Below is a message to the SHU community from Lauren Sudbey '13.

Dear Sacred Heart Community,

My name is Lauren Sudbey. I am currently a senior at Sacred Heart, and I am a resident of Sandy Hook, CT. As you know, this horrific tragedy took the lives of many young children and heroic adults, devastating my town.

My community has come up with many ways to help honor those who have lost their lives and to support our survivors. One of these ways is that we have created and are selling livestrong bracelets that are blue and yellow and read "Newtown Angels" on the outside with the Newtown and Sandy Hook zip codes on the inside. The bracelets are $2, and you are more than welcome to buy as many as you would like or just place a donation. The money raised is going directly to the families involved, and if we are able to raise enough money, we are looking to build a carousel with 26 horses each dedicated to a victim. 

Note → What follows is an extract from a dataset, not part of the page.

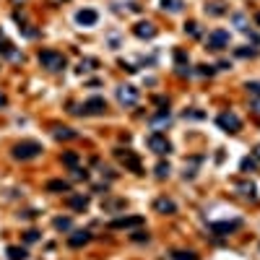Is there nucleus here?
<instances>
[{"label": "nucleus", "mask_w": 260, "mask_h": 260, "mask_svg": "<svg viewBox=\"0 0 260 260\" xmlns=\"http://www.w3.org/2000/svg\"><path fill=\"white\" fill-rule=\"evenodd\" d=\"M70 112H75V115H104L107 112V102L102 97H91L81 107H73Z\"/></svg>", "instance_id": "nucleus-4"}, {"label": "nucleus", "mask_w": 260, "mask_h": 260, "mask_svg": "<svg viewBox=\"0 0 260 260\" xmlns=\"http://www.w3.org/2000/svg\"><path fill=\"white\" fill-rule=\"evenodd\" d=\"M252 110H255V112L260 115V99H255V102H252Z\"/></svg>", "instance_id": "nucleus-40"}, {"label": "nucleus", "mask_w": 260, "mask_h": 260, "mask_svg": "<svg viewBox=\"0 0 260 260\" xmlns=\"http://www.w3.org/2000/svg\"><path fill=\"white\" fill-rule=\"evenodd\" d=\"M73 177H75V180H89V172L81 169V166H75V169H73Z\"/></svg>", "instance_id": "nucleus-35"}, {"label": "nucleus", "mask_w": 260, "mask_h": 260, "mask_svg": "<svg viewBox=\"0 0 260 260\" xmlns=\"http://www.w3.org/2000/svg\"><path fill=\"white\" fill-rule=\"evenodd\" d=\"M89 239H91V232L78 229V232H73V234L68 237V244H70V247H83V244H89Z\"/></svg>", "instance_id": "nucleus-15"}, {"label": "nucleus", "mask_w": 260, "mask_h": 260, "mask_svg": "<svg viewBox=\"0 0 260 260\" xmlns=\"http://www.w3.org/2000/svg\"><path fill=\"white\" fill-rule=\"evenodd\" d=\"M47 190L50 193H68L70 190V182L68 180H50L47 182Z\"/></svg>", "instance_id": "nucleus-18"}, {"label": "nucleus", "mask_w": 260, "mask_h": 260, "mask_svg": "<svg viewBox=\"0 0 260 260\" xmlns=\"http://www.w3.org/2000/svg\"><path fill=\"white\" fill-rule=\"evenodd\" d=\"M154 172H156V177H159V180H164V177H169V172H172V169H169V164H166V161H159Z\"/></svg>", "instance_id": "nucleus-29"}, {"label": "nucleus", "mask_w": 260, "mask_h": 260, "mask_svg": "<svg viewBox=\"0 0 260 260\" xmlns=\"http://www.w3.org/2000/svg\"><path fill=\"white\" fill-rule=\"evenodd\" d=\"M52 226L57 229V232H68V229L73 226V219L70 216H57V219H52Z\"/></svg>", "instance_id": "nucleus-21"}, {"label": "nucleus", "mask_w": 260, "mask_h": 260, "mask_svg": "<svg viewBox=\"0 0 260 260\" xmlns=\"http://www.w3.org/2000/svg\"><path fill=\"white\" fill-rule=\"evenodd\" d=\"M216 73V68H211V65H201L198 68V75H213Z\"/></svg>", "instance_id": "nucleus-36"}, {"label": "nucleus", "mask_w": 260, "mask_h": 260, "mask_svg": "<svg viewBox=\"0 0 260 260\" xmlns=\"http://www.w3.org/2000/svg\"><path fill=\"white\" fill-rule=\"evenodd\" d=\"M234 24L242 29V32H247V21H244V16H239V13H237V16H234Z\"/></svg>", "instance_id": "nucleus-37"}, {"label": "nucleus", "mask_w": 260, "mask_h": 260, "mask_svg": "<svg viewBox=\"0 0 260 260\" xmlns=\"http://www.w3.org/2000/svg\"><path fill=\"white\" fill-rule=\"evenodd\" d=\"M97 65H99V60L86 57V60H81V63H78V68H75V70H78V73H89V70H94Z\"/></svg>", "instance_id": "nucleus-23"}, {"label": "nucleus", "mask_w": 260, "mask_h": 260, "mask_svg": "<svg viewBox=\"0 0 260 260\" xmlns=\"http://www.w3.org/2000/svg\"><path fill=\"white\" fill-rule=\"evenodd\" d=\"M239 169H242L244 175H252V172L257 169V161H255V159H250V156H244V159L239 161Z\"/></svg>", "instance_id": "nucleus-22"}, {"label": "nucleus", "mask_w": 260, "mask_h": 260, "mask_svg": "<svg viewBox=\"0 0 260 260\" xmlns=\"http://www.w3.org/2000/svg\"><path fill=\"white\" fill-rule=\"evenodd\" d=\"M244 89H247V94H252L255 99H260V81H250Z\"/></svg>", "instance_id": "nucleus-32"}, {"label": "nucleus", "mask_w": 260, "mask_h": 260, "mask_svg": "<svg viewBox=\"0 0 260 260\" xmlns=\"http://www.w3.org/2000/svg\"><path fill=\"white\" fill-rule=\"evenodd\" d=\"M37 239H39V232H37V229H29V232L24 234V242H29V244L37 242Z\"/></svg>", "instance_id": "nucleus-34"}, {"label": "nucleus", "mask_w": 260, "mask_h": 260, "mask_svg": "<svg viewBox=\"0 0 260 260\" xmlns=\"http://www.w3.org/2000/svg\"><path fill=\"white\" fill-rule=\"evenodd\" d=\"M255 21H257V26H260V11L255 13Z\"/></svg>", "instance_id": "nucleus-44"}, {"label": "nucleus", "mask_w": 260, "mask_h": 260, "mask_svg": "<svg viewBox=\"0 0 260 260\" xmlns=\"http://www.w3.org/2000/svg\"><path fill=\"white\" fill-rule=\"evenodd\" d=\"M234 55H237V57H257V50H255V47H237Z\"/></svg>", "instance_id": "nucleus-30"}, {"label": "nucleus", "mask_w": 260, "mask_h": 260, "mask_svg": "<svg viewBox=\"0 0 260 260\" xmlns=\"http://www.w3.org/2000/svg\"><path fill=\"white\" fill-rule=\"evenodd\" d=\"M143 216H120L115 221H110V229H138L143 226Z\"/></svg>", "instance_id": "nucleus-10"}, {"label": "nucleus", "mask_w": 260, "mask_h": 260, "mask_svg": "<svg viewBox=\"0 0 260 260\" xmlns=\"http://www.w3.org/2000/svg\"><path fill=\"white\" fill-rule=\"evenodd\" d=\"M63 164L68 166V169H75V166L81 164V156L75 154V151H65V154H63Z\"/></svg>", "instance_id": "nucleus-20"}, {"label": "nucleus", "mask_w": 260, "mask_h": 260, "mask_svg": "<svg viewBox=\"0 0 260 260\" xmlns=\"http://www.w3.org/2000/svg\"><path fill=\"white\" fill-rule=\"evenodd\" d=\"M39 154H42V143H37V141H21L13 146V159H19V161L37 159Z\"/></svg>", "instance_id": "nucleus-2"}, {"label": "nucleus", "mask_w": 260, "mask_h": 260, "mask_svg": "<svg viewBox=\"0 0 260 260\" xmlns=\"http://www.w3.org/2000/svg\"><path fill=\"white\" fill-rule=\"evenodd\" d=\"M138 99H141V91L135 89V86H130V83L117 86V102L122 107H135V104H138Z\"/></svg>", "instance_id": "nucleus-5"}, {"label": "nucleus", "mask_w": 260, "mask_h": 260, "mask_svg": "<svg viewBox=\"0 0 260 260\" xmlns=\"http://www.w3.org/2000/svg\"><path fill=\"white\" fill-rule=\"evenodd\" d=\"M133 34L138 37V39H154L156 37V26L151 24V21H138L133 26Z\"/></svg>", "instance_id": "nucleus-11"}, {"label": "nucleus", "mask_w": 260, "mask_h": 260, "mask_svg": "<svg viewBox=\"0 0 260 260\" xmlns=\"http://www.w3.org/2000/svg\"><path fill=\"white\" fill-rule=\"evenodd\" d=\"M37 60H39L42 68H47V70H52V73L63 70V68L68 65V57H65L63 52H57V50H42V52L37 55Z\"/></svg>", "instance_id": "nucleus-1"}, {"label": "nucleus", "mask_w": 260, "mask_h": 260, "mask_svg": "<svg viewBox=\"0 0 260 260\" xmlns=\"http://www.w3.org/2000/svg\"><path fill=\"white\" fill-rule=\"evenodd\" d=\"M182 6H185L182 0H161V8H164V11H169V13H180V11H182Z\"/></svg>", "instance_id": "nucleus-24"}, {"label": "nucleus", "mask_w": 260, "mask_h": 260, "mask_svg": "<svg viewBox=\"0 0 260 260\" xmlns=\"http://www.w3.org/2000/svg\"><path fill=\"white\" fill-rule=\"evenodd\" d=\"M257 252H260V247H257Z\"/></svg>", "instance_id": "nucleus-46"}, {"label": "nucleus", "mask_w": 260, "mask_h": 260, "mask_svg": "<svg viewBox=\"0 0 260 260\" xmlns=\"http://www.w3.org/2000/svg\"><path fill=\"white\" fill-rule=\"evenodd\" d=\"M11 52H13V44H11L3 34H0V55H8V57H11Z\"/></svg>", "instance_id": "nucleus-31"}, {"label": "nucleus", "mask_w": 260, "mask_h": 260, "mask_svg": "<svg viewBox=\"0 0 260 260\" xmlns=\"http://www.w3.org/2000/svg\"><path fill=\"white\" fill-rule=\"evenodd\" d=\"M146 143H148V148L154 151L156 156H164V154H169V151H172V143L166 141V135H161V133H151Z\"/></svg>", "instance_id": "nucleus-7"}, {"label": "nucleus", "mask_w": 260, "mask_h": 260, "mask_svg": "<svg viewBox=\"0 0 260 260\" xmlns=\"http://www.w3.org/2000/svg\"><path fill=\"white\" fill-rule=\"evenodd\" d=\"M75 21H78L81 26H94V24L99 21V13H97L94 8H83V11L75 13Z\"/></svg>", "instance_id": "nucleus-14"}, {"label": "nucleus", "mask_w": 260, "mask_h": 260, "mask_svg": "<svg viewBox=\"0 0 260 260\" xmlns=\"http://www.w3.org/2000/svg\"><path fill=\"white\" fill-rule=\"evenodd\" d=\"M216 122H219V128H221L224 133H239V128H242V120H239L234 112H221V115L216 117Z\"/></svg>", "instance_id": "nucleus-8"}, {"label": "nucleus", "mask_w": 260, "mask_h": 260, "mask_svg": "<svg viewBox=\"0 0 260 260\" xmlns=\"http://www.w3.org/2000/svg\"><path fill=\"white\" fill-rule=\"evenodd\" d=\"M206 47L208 50H226L229 47V32L226 29H213V32L206 37Z\"/></svg>", "instance_id": "nucleus-6"}, {"label": "nucleus", "mask_w": 260, "mask_h": 260, "mask_svg": "<svg viewBox=\"0 0 260 260\" xmlns=\"http://www.w3.org/2000/svg\"><path fill=\"white\" fill-rule=\"evenodd\" d=\"M206 13H208V16H224V13H226V6L221 3V0H213V3L206 6Z\"/></svg>", "instance_id": "nucleus-19"}, {"label": "nucleus", "mask_w": 260, "mask_h": 260, "mask_svg": "<svg viewBox=\"0 0 260 260\" xmlns=\"http://www.w3.org/2000/svg\"><path fill=\"white\" fill-rule=\"evenodd\" d=\"M255 159H260V146H255Z\"/></svg>", "instance_id": "nucleus-43"}, {"label": "nucleus", "mask_w": 260, "mask_h": 260, "mask_svg": "<svg viewBox=\"0 0 260 260\" xmlns=\"http://www.w3.org/2000/svg\"><path fill=\"white\" fill-rule=\"evenodd\" d=\"M52 135H55L57 141H75V138H78V133H75L73 128H65V125H55Z\"/></svg>", "instance_id": "nucleus-17"}, {"label": "nucleus", "mask_w": 260, "mask_h": 260, "mask_svg": "<svg viewBox=\"0 0 260 260\" xmlns=\"http://www.w3.org/2000/svg\"><path fill=\"white\" fill-rule=\"evenodd\" d=\"M185 117H190V120H201V117H206V115L198 112V110H193V112H185Z\"/></svg>", "instance_id": "nucleus-39"}, {"label": "nucleus", "mask_w": 260, "mask_h": 260, "mask_svg": "<svg viewBox=\"0 0 260 260\" xmlns=\"http://www.w3.org/2000/svg\"><path fill=\"white\" fill-rule=\"evenodd\" d=\"M169 120H172V115H169V110H159V115H154L148 122H151V128L154 130H161V128H166L169 125Z\"/></svg>", "instance_id": "nucleus-16"}, {"label": "nucleus", "mask_w": 260, "mask_h": 260, "mask_svg": "<svg viewBox=\"0 0 260 260\" xmlns=\"http://www.w3.org/2000/svg\"><path fill=\"white\" fill-rule=\"evenodd\" d=\"M185 34H190L193 39H198V37L203 34V32H201V24H198V21H188V24H185Z\"/></svg>", "instance_id": "nucleus-27"}, {"label": "nucleus", "mask_w": 260, "mask_h": 260, "mask_svg": "<svg viewBox=\"0 0 260 260\" xmlns=\"http://www.w3.org/2000/svg\"><path fill=\"white\" fill-rule=\"evenodd\" d=\"M154 211L164 213V216H169V213H177V203L172 201V198H156V201H154Z\"/></svg>", "instance_id": "nucleus-13"}, {"label": "nucleus", "mask_w": 260, "mask_h": 260, "mask_svg": "<svg viewBox=\"0 0 260 260\" xmlns=\"http://www.w3.org/2000/svg\"><path fill=\"white\" fill-rule=\"evenodd\" d=\"M115 156L120 159V164L125 166V169H130L133 175H143V164H141V159L133 154V151H128V148H115Z\"/></svg>", "instance_id": "nucleus-3"}, {"label": "nucleus", "mask_w": 260, "mask_h": 260, "mask_svg": "<svg viewBox=\"0 0 260 260\" xmlns=\"http://www.w3.org/2000/svg\"><path fill=\"white\" fill-rule=\"evenodd\" d=\"M26 250L24 247H16V244H13V247H8V260H26Z\"/></svg>", "instance_id": "nucleus-26"}, {"label": "nucleus", "mask_w": 260, "mask_h": 260, "mask_svg": "<svg viewBox=\"0 0 260 260\" xmlns=\"http://www.w3.org/2000/svg\"><path fill=\"white\" fill-rule=\"evenodd\" d=\"M237 190H239L244 198H257V195H255V185H252V182H237Z\"/></svg>", "instance_id": "nucleus-25"}, {"label": "nucleus", "mask_w": 260, "mask_h": 260, "mask_svg": "<svg viewBox=\"0 0 260 260\" xmlns=\"http://www.w3.org/2000/svg\"><path fill=\"white\" fill-rule=\"evenodd\" d=\"M65 203H68V208H73V211H86V208H89V195L73 193V195L65 198Z\"/></svg>", "instance_id": "nucleus-12"}, {"label": "nucleus", "mask_w": 260, "mask_h": 260, "mask_svg": "<svg viewBox=\"0 0 260 260\" xmlns=\"http://www.w3.org/2000/svg\"><path fill=\"white\" fill-rule=\"evenodd\" d=\"M6 102H8V99H6V94L0 91V107H6Z\"/></svg>", "instance_id": "nucleus-41"}, {"label": "nucleus", "mask_w": 260, "mask_h": 260, "mask_svg": "<svg viewBox=\"0 0 260 260\" xmlns=\"http://www.w3.org/2000/svg\"><path fill=\"white\" fill-rule=\"evenodd\" d=\"M133 239H135V242H148V234H146V232H135Z\"/></svg>", "instance_id": "nucleus-38"}, {"label": "nucleus", "mask_w": 260, "mask_h": 260, "mask_svg": "<svg viewBox=\"0 0 260 260\" xmlns=\"http://www.w3.org/2000/svg\"><path fill=\"white\" fill-rule=\"evenodd\" d=\"M175 60H177V68H182V65L188 63V55L182 52V50H175Z\"/></svg>", "instance_id": "nucleus-33"}, {"label": "nucleus", "mask_w": 260, "mask_h": 260, "mask_svg": "<svg viewBox=\"0 0 260 260\" xmlns=\"http://www.w3.org/2000/svg\"><path fill=\"white\" fill-rule=\"evenodd\" d=\"M55 3H68V0H55Z\"/></svg>", "instance_id": "nucleus-45"}, {"label": "nucleus", "mask_w": 260, "mask_h": 260, "mask_svg": "<svg viewBox=\"0 0 260 260\" xmlns=\"http://www.w3.org/2000/svg\"><path fill=\"white\" fill-rule=\"evenodd\" d=\"M172 260H198V255L193 250H177L172 252Z\"/></svg>", "instance_id": "nucleus-28"}, {"label": "nucleus", "mask_w": 260, "mask_h": 260, "mask_svg": "<svg viewBox=\"0 0 260 260\" xmlns=\"http://www.w3.org/2000/svg\"><path fill=\"white\" fill-rule=\"evenodd\" d=\"M11 3H13V6H21V3H26V0H11Z\"/></svg>", "instance_id": "nucleus-42"}, {"label": "nucleus", "mask_w": 260, "mask_h": 260, "mask_svg": "<svg viewBox=\"0 0 260 260\" xmlns=\"http://www.w3.org/2000/svg\"><path fill=\"white\" fill-rule=\"evenodd\" d=\"M242 226V219H232V221H216V224H211V234H216V237H224V234H232L234 229Z\"/></svg>", "instance_id": "nucleus-9"}]
</instances>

 Anyone who is interested can connect to the web page by copying and pasting this link http://www.giveforward.com/newtownstrongnewtownproud into their web browser. It is important to remember when making a purchase to include your name, address, how many bracelets you would like and that you are from the Sacred Heart community in the message section on the donation page. If anyone has any questions, they are more than welcome to email me directly at Sudbeyl@sacredheart.edu!

I myself and the people of my community could not thank you enough for all of the support we have already seen from many at Sacred Heart University.